Hace un par de años, TikTok e Instagram se convirtieron en las redes sociales hospedadoras de una moda que pasó de trend a fenómeno en lo que uno tarda en hacer tres scrolls: el quiet quitting o renuncia silenciosa. Jóvenes de todo el mundo invitaban a sus seguidores a implementar una nueva forma de trabajo. Se trataba de un desapego emocional y psicológico casi absoluto. Hacían lo justo, nada más. ¿Horas extra? ¿Labores que no les corresponden? ¿Entrar antes de hora? Olvídate.
La idea era simple: si te pagan lo mínimo, haces lo mínimo. Esta, dice el catedrático y antropólogo Carles Feixa, «es la transformación más relevante»: «La aceleración del tiempo de la sociedad digital convive con una lentificación: slow time, slow food, slow travel, desconexión».
El panorama al que se enfrentan los jóvenes no es el mejor: «El mercado laboral es incierto, los contratos son precarios, estamos presenciando crisis económicas y la presión educativa es altísima, lo que propicia el estancamiento profesional», corrobora la psicóloga. La situación, dice, es de «estancamiento profesional». Esta búsqueda de ritmos más humanos se refleja especialmente en sectores como la hostelería.
«Si las profesiones de restauración tienen problemas para encontrar gente joven es porque los horarios son esclavos», dice Feixa. «Las nuevas generaciones están luchando por una mayor conciliación entre trabajo y ocio». Y, aunque la ambición sigue más o menos intacta para aquellos que tienen la recompensa a su esfuerzo y dedicación a un penalti o un match point de distancia, las aspiraciones tienden a diluirse entre los zetas corrientes: esos para quienes el terreno de juego es una oficina gris o el eterno vaivén entre la cocina y las mesas de un restaurante. Ferreiro lo llama «síndrome de la indefensión aprendida». Es el estado psicológico en el que una persona, tras enfrentarse de forma repetida a situaciones adversas, termina creyendo que no puede hacer nada para cambiar su realidad, incluso cuando en verdad existen oportunidades para hacerlo.
La actitud con la que más se suele topar es la siguiente: «¿Para qué vamos a trabajar si al final no vamos a salir de casa hasta los 40?». Pero, por muchas razones que tengan para perseguir el deleite y el bienestar, ni los zetas son vagos de manual ni están libres de culpa. Se les suele reprochar que les gusta agarrarse una buena cogorza de hedonismo. Y que manejan expectativas irreales y tienden a la patologización del malestar.

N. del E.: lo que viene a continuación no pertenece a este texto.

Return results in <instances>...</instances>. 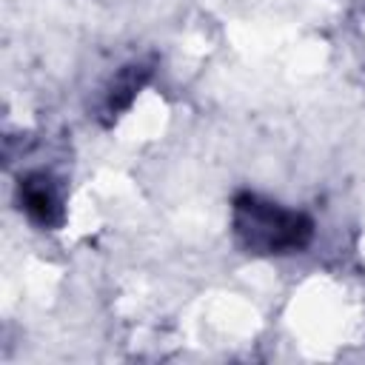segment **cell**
Returning a JSON list of instances; mask_svg holds the SVG:
<instances>
[{"instance_id": "1", "label": "cell", "mask_w": 365, "mask_h": 365, "mask_svg": "<svg viewBox=\"0 0 365 365\" xmlns=\"http://www.w3.org/2000/svg\"><path fill=\"white\" fill-rule=\"evenodd\" d=\"M314 220L257 191H240L231 200V231L251 257H285L311 245Z\"/></svg>"}, {"instance_id": "2", "label": "cell", "mask_w": 365, "mask_h": 365, "mask_svg": "<svg viewBox=\"0 0 365 365\" xmlns=\"http://www.w3.org/2000/svg\"><path fill=\"white\" fill-rule=\"evenodd\" d=\"M20 211L43 231H54L66 222V197L63 185L48 171H29L17 182Z\"/></svg>"}, {"instance_id": "3", "label": "cell", "mask_w": 365, "mask_h": 365, "mask_svg": "<svg viewBox=\"0 0 365 365\" xmlns=\"http://www.w3.org/2000/svg\"><path fill=\"white\" fill-rule=\"evenodd\" d=\"M151 71H154V68H151V63H145V60H134V63L123 66V68L108 80V86H106L103 94H100V106H97L100 117H103L106 123H114L120 114H125V111L134 106L140 88L148 83Z\"/></svg>"}]
</instances>
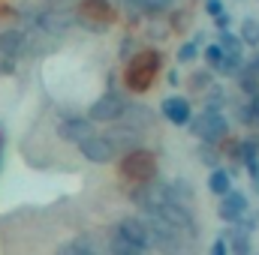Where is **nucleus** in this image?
Listing matches in <instances>:
<instances>
[{
    "instance_id": "nucleus-6",
    "label": "nucleus",
    "mask_w": 259,
    "mask_h": 255,
    "mask_svg": "<svg viewBox=\"0 0 259 255\" xmlns=\"http://www.w3.org/2000/svg\"><path fill=\"white\" fill-rule=\"evenodd\" d=\"M115 234H121L124 240H130V243L139 246V249H151V237H148V228H145L142 216H127V219H121V225H118Z\"/></svg>"
},
{
    "instance_id": "nucleus-11",
    "label": "nucleus",
    "mask_w": 259,
    "mask_h": 255,
    "mask_svg": "<svg viewBox=\"0 0 259 255\" xmlns=\"http://www.w3.org/2000/svg\"><path fill=\"white\" fill-rule=\"evenodd\" d=\"M106 138L112 141L115 153H130L133 147H139V135H136V129H115V132H109Z\"/></svg>"
},
{
    "instance_id": "nucleus-5",
    "label": "nucleus",
    "mask_w": 259,
    "mask_h": 255,
    "mask_svg": "<svg viewBox=\"0 0 259 255\" xmlns=\"http://www.w3.org/2000/svg\"><path fill=\"white\" fill-rule=\"evenodd\" d=\"M157 54H142L136 63L130 66V72H127V81H130V87H136V90H145L148 84H151V78H154V72H157Z\"/></svg>"
},
{
    "instance_id": "nucleus-8",
    "label": "nucleus",
    "mask_w": 259,
    "mask_h": 255,
    "mask_svg": "<svg viewBox=\"0 0 259 255\" xmlns=\"http://www.w3.org/2000/svg\"><path fill=\"white\" fill-rule=\"evenodd\" d=\"M124 174L145 183L151 174H154V156L151 153H130L127 156V165H124Z\"/></svg>"
},
{
    "instance_id": "nucleus-10",
    "label": "nucleus",
    "mask_w": 259,
    "mask_h": 255,
    "mask_svg": "<svg viewBox=\"0 0 259 255\" xmlns=\"http://www.w3.org/2000/svg\"><path fill=\"white\" fill-rule=\"evenodd\" d=\"M58 135L64 138V141H81V138H88L91 135V123L84 120V117H66L64 123H61V129H58Z\"/></svg>"
},
{
    "instance_id": "nucleus-25",
    "label": "nucleus",
    "mask_w": 259,
    "mask_h": 255,
    "mask_svg": "<svg viewBox=\"0 0 259 255\" xmlns=\"http://www.w3.org/2000/svg\"><path fill=\"white\" fill-rule=\"evenodd\" d=\"M193 84H196V90H202L208 84V75H193Z\"/></svg>"
},
{
    "instance_id": "nucleus-2",
    "label": "nucleus",
    "mask_w": 259,
    "mask_h": 255,
    "mask_svg": "<svg viewBox=\"0 0 259 255\" xmlns=\"http://www.w3.org/2000/svg\"><path fill=\"white\" fill-rule=\"evenodd\" d=\"M193 132L202 141L214 144V141H220V138L226 135V117H223L217 108H205V111L193 120Z\"/></svg>"
},
{
    "instance_id": "nucleus-22",
    "label": "nucleus",
    "mask_w": 259,
    "mask_h": 255,
    "mask_svg": "<svg viewBox=\"0 0 259 255\" xmlns=\"http://www.w3.org/2000/svg\"><path fill=\"white\" fill-rule=\"evenodd\" d=\"M193 54H196V45H193V42H190V45H184V48L178 51V57H181V60H190Z\"/></svg>"
},
{
    "instance_id": "nucleus-28",
    "label": "nucleus",
    "mask_w": 259,
    "mask_h": 255,
    "mask_svg": "<svg viewBox=\"0 0 259 255\" xmlns=\"http://www.w3.org/2000/svg\"><path fill=\"white\" fill-rule=\"evenodd\" d=\"M250 111H253V117H256V123H259V93L253 96V105H250Z\"/></svg>"
},
{
    "instance_id": "nucleus-23",
    "label": "nucleus",
    "mask_w": 259,
    "mask_h": 255,
    "mask_svg": "<svg viewBox=\"0 0 259 255\" xmlns=\"http://www.w3.org/2000/svg\"><path fill=\"white\" fill-rule=\"evenodd\" d=\"M214 21H217V27H220V30H226V27H229V15H226V12L214 15Z\"/></svg>"
},
{
    "instance_id": "nucleus-4",
    "label": "nucleus",
    "mask_w": 259,
    "mask_h": 255,
    "mask_svg": "<svg viewBox=\"0 0 259 255\" xmlns=\"http://www.w3.org/2000/svg\"><path fill=\"white\" fill-rule=\"evenodd\" d=\"M124 108H127V102H124V96H118V93H106V96H100L94 105H91V120H106V123H112V120H121V114H124Z\"/></svg>"
},
{
    "instance_id": "nucleus-13",
    "label": "nucleus",
    "mask_w": 259,
    "mask_h": 255,
    "mask_svg": "<svg viewBox=\"0 0 259 255\" xmlns=\"http://www.w3.org/2000/svg\"><path fill=\"white\" fill-rule=\"evenodd\" d=\"M220 51L223 54H232V57H241V39L232 36L229 30H223L220 33Z\"/></svg>"
},
{
    "instance_id": "nucleus-14",
    "label": "nucleus",
    "mask_w": 259,
    "mask_h": 255,
    "mask_svg": "<svg viewBox=\"0 0 259 255\" xmlns=\"http://www.w3.org/2000/svg\"><path fill=\"white\" fill-rule=\"evenodd\" d=\"M229 183H232V180H229V174H226L223 168H217V171L211 174V180H208V186H211L214 195H226V192H229Z\"/></svg>"
},
{
    "instance_id": "nucleus-16",
    "label": "nucleus",
    "mask_w": 259,
    "mask_h": 255,
    "mask_svg": "<svg viewBox=\"0 0 259 255\" xmlns=\"http://www.w3.org/2000/svg\"><path fill=\"white\" fill-rule=\"evenodd\" d=\"M121 117H127V123H148L151 120V114H148V108H142V105H130V108H124V114Z\"/></svg>"
},
{
    "instance_id": "nucleus-21",
    "label": "nucleus",
    "mask_w": 259,
    "mask_h": 255,
    "mask_svg": "<svg viewBox=\"0 0 259 255\" xmlns=\"http://www.w3.org/2000/svg\"><path fill=\"white\" fill-rule=\"evenodd\" d=\"M205 9H208L211 15H220V12H223V6H220V0H205Z\"/></svg>"
},
{
    "instance_id": "nucleus-1",
    "label": "nucleus",
    "mask_w": 259,
    "mask_h": 255,
    "mask_svg": "<svg viewBox=\"0 0 259 255\" xmlns=\"http://www.w3.org/2000/svg\"><path fill=\"white\" fill-rule=\"evenodd\" d=\"M145 228H148V237H151V246L160 249L163 255H193V237L178 231L175 225H169L166 219H160L157 213L145 210L142 216Z\"/></svg>"
},
{
    "instance_id": "nucleus-24",
    "label": "nucleus",
    "mask_w": 259,
    "mask_h": 255,
    "mask_svg": "<svg viewBox=\"0 0 259 255\" xmlns=\"http://www.w3.org/2000/svg\"><path fill=\"white\" fill-rule=\"evenodd\" d=\"M211 255H226V243H223V240H217V243L211 246Z\"/></svg>"
},
{
    "instance_id": "nucleus-26",
    "label": "nucleus",
    "mask_w": 259,
    "mask_h": 255,
    "mask_svg": "<svg viewBox=\"0 0 259 255\" xmlns=\"http://www.w3.org/2000/svg\"><path fill=\"white\" fill-rule=\"evenodd\" d=\"M247 72H250V75H256V78H259V57H253V60L247 63Z\"/></svg>"
},
{
    "instance_id": "nucleus-12",
    "label": "nucleus",
    "mask_w": 259,
    "mask_h": 255,
    "mask_svg": "<svg viewBox=\"0 0 259 255\" xmlns=\"http://www.w3.org/2000/svg\"><path fill=\"white\" fill-rule=\"evenodd\" d=\"M223 243H226L235 255H250V231H244V228H229V234H226Z\"/></svg>"
},
{
    "instance_id": "nucleus-18",
    "label": "nucleus",
    "mask_w": 259,
    "mask_h": 255,
    "mask_svg": "<svg viewBox=\"0 0 259 255\" xmlns=\"http://www.w3.org/2000/svg\"><path fill=\"white\" fill-rule=\"evenodd\" d=\"M241 63H244V57L223 54V57H220V63H217V69H220V72H226V75H238V72H241Z\"/></svg>"
},
{
    "instance_id": "nucleus-9",
    "label": "nucleus",
    "mask_w": 259,
    "mask_h": 255,
    "mask_svg": "<svg viewBox=\"0 0 259 255\" xmlns=\"http://www.w3.org/2000/svg\"><path fill=\"white\" fill-rule=\"evenodd\" d=\"M160 111H163V114H166V120H169V123H175V126L190 123V102H187L184 96H169V99H163Z\"/></svg>"
},
{
    "instance_id": "nucleus-7",
    "label": "nucleus",
    "mask_w": 259,
    "mask_h": 255,
    "mask_svg": "<svg viewBox=\"0 0 259 255\" xmlns=\"http://www.w3.org/2000/svg\"><path fill=\"white\" fill-rule=\"evenodd\" d=\"M244 213H247V198L241 192L229 189L220 201V219L223 222H238V219H244Z\"/></svg>"
},
{
    "instance_id": "nucleus-3",
    "label": "nucleus",
    "mask_w": 259,
    "mask_h": 255,
    "mask_svg": "<svg viewBox=\"0 0 259 255\" xmlns=\"http://www.w3.org/2000/svg\"><path fill=\"white\" fill-rule=\"evenodd\" d=\"M78 150H81L84 159H91V162H97V165L112 162V159L118 156L115 147H112V141H109L106 135H88V138H81V141H78Z\"/></svg>"
},
{
    "instance_id": "nucleus-27",
    "label": "nucleus",
    "mask_w": 259,
    "mask_h": 255,
    "mask_svg": "<svg viewBox=\"0 0 259 255\" xmlns=\"http://www.w3.org/2000/svg\"><path fill=\"white\" fill-rule=\"evenodd\" d=\"M202 162H205V165H214L217 159H214V153H211V150H205V153H202Z\"/></svg>"
},
{
    "instance_id": "nucleus-19",
    "label": "nucleus",
    "mask_w": 259,
    "mask_h": 255,
    "mask_svg": "<svg viewBox=\"0 0 259 255\" xmlns=\"http://www.w3.org/2000/svg\"><path fill=\"white\" fill-rule=\"evenodd\" d=\"M241 90L250 93V96H256V75H250V72L241 69Z\"/></svg>"
},
{
    "instance_id": "nucleus-15",
    "label": "nucleus",
    "mask_w": 259,
    "mask_h": 255,
    "mask_svg": "<svg viewBox=\"0 0 259 255\" xmlns=\"http://www.w3.org/2000/svg\"><path fill=\"white\" fill-rule=\"evenodd\" d=\"M127 3L142 9V12H163V9H169L172 0H127Z\"/></svg>"
},
{
    "instance_id": "nucleus-17",
    "label": "nucleus",
    "mask_w": 259,
    "mask_h": 255,
    "mask_svg": "<svg viewBox=\"0 0 259 255\" xmlns=\"http://www.w3.org/2000/svg\"><path fill=\"white\" fill-rule=\"evenodd\" d=\"M241 42H250V45H256L259 42V21L253 18H247L244 24H241V36H238Z\"/></svg>"
},
{
    "instance_id": "nucleus-20",
    "label": "nucleus",
    "mask_w": 259,
    "mask_h": 255,
    "mask_svg": "<svg viewBox=\"0 0 259 255\" xmlns=\"http://www.w3.org/2000/svg\"><path fill=\"white\" fill-rule=\"evenodd\" d=\"M220 57H223V51H220V45H211V48H205V60L211 66L220 63Z\"/></svg>"
}]
</instances>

«No quieren sufrir, se centran en el placer, en la dopamina, en la dependencia... estar siempre happy, eso no es vida», dice Ferreiro, para quien el peligro se materializa en huir a la mínima señal de un contexto retador. «Renuncian de manera temprana, no perseveran en logros». Se les llama La generación de cristal por algo. «Al final los jóvenes tienen que hacer callo, saber mezclar el reto y la salud mental».
Entonces, ¿hacia dónde vamos? Carles Feixa se aferra a la línea del equilibrio, porque cree que los jóvenes continúan siendo estoicos... pero con más ganas de vivir. «Nos dirigimos a otra dirección», afirma. «Ahora vamos hacia un estoicismo hedonista».